# Looking for Hand Bags



## tabu (Oct 30, 2010)

Hi 

I am new to Dubai. Want to do some shopping, but not very expensive...looking to buy a real leather (cow/lamb leather) handbag in nice colors ..can anyone suggest where i could look for them 

Thanks


----------



## RPG (Jul 16, 2008)

Head to Karama


----------



## tabu (Oct 30, 2010)

Hi RPG...thanks for the quick reply.

I dont want to roam around much so would really appreciate if u could help me a bit as to what i could exactly find there ...quality and price wise...hope i am not bothering u too much

Thanks


----------



## furryboots (Jul 31, 2009)

tabu said:


> Hi RPG...thanks for the quick reply.
> 
> I dont want to roam around much so would really appreciate if u could help me a bit as to what i could exactly find there ...quality and price wise...hope i am not bothering u too much
> 
> Thanks


My missus swears by 'Green Eye' in Karama.


----------



## tabu (Oct 30, 2010)

furryboots said:


> My missus swears by 'Green Eye' in Karama.

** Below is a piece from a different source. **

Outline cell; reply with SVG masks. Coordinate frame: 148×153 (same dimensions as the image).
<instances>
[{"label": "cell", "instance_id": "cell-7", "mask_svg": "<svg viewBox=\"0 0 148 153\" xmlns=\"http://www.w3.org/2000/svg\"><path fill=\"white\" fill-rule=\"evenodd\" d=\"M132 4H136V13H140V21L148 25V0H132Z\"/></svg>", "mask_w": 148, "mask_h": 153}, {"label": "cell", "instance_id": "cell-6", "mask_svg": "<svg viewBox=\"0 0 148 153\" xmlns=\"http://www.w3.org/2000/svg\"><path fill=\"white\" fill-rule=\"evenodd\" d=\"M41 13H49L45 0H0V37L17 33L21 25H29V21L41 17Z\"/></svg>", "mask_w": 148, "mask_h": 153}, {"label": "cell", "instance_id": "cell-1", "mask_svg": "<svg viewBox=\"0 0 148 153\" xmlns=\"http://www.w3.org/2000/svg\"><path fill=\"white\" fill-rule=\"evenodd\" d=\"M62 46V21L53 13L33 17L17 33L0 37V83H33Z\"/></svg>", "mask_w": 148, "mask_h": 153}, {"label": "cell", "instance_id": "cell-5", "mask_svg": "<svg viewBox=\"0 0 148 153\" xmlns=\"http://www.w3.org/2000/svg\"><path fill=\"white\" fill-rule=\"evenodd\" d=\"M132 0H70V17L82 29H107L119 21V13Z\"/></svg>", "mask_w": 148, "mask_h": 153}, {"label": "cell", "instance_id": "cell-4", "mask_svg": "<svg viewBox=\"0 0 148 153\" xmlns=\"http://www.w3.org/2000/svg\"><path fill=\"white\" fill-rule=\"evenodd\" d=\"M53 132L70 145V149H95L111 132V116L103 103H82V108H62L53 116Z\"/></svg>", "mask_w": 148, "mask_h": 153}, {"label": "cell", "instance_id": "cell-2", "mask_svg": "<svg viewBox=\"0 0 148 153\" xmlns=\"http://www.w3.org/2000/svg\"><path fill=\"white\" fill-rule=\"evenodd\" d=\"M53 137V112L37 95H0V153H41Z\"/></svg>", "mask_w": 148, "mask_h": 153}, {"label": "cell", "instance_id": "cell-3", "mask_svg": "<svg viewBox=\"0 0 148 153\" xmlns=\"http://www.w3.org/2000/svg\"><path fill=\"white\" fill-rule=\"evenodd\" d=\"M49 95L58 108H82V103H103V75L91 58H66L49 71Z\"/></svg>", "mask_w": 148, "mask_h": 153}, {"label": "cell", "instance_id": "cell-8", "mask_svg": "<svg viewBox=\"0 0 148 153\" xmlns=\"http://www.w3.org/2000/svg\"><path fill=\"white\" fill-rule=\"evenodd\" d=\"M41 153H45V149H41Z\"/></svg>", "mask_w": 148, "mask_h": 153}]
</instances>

Thanks Furry boots ) will definitely try it out


----------



## Rochelle (Sep 20, 2010)

Green eye is good.. as is another one we use that I don't know the name of. (helpful I know!).  Tell them you are a local and for them to give you local prices (100-500dhs depending on size, quality, intricacy and various other things). And tell them you want 'discount for cash' as well. 

Be very very friendly and a bit cheeky with your negotiations and you can get some fantastic deals. . 

Just be aware the quality can vary hugely. Like anywhere you can go cheap and nasty or higher quality for higher prices.  

Enjoy! I love Karama! 


OH and be aware that they need to give you the bag you looked at (they will have low and high qualty versions of the same bags in some cases)


----------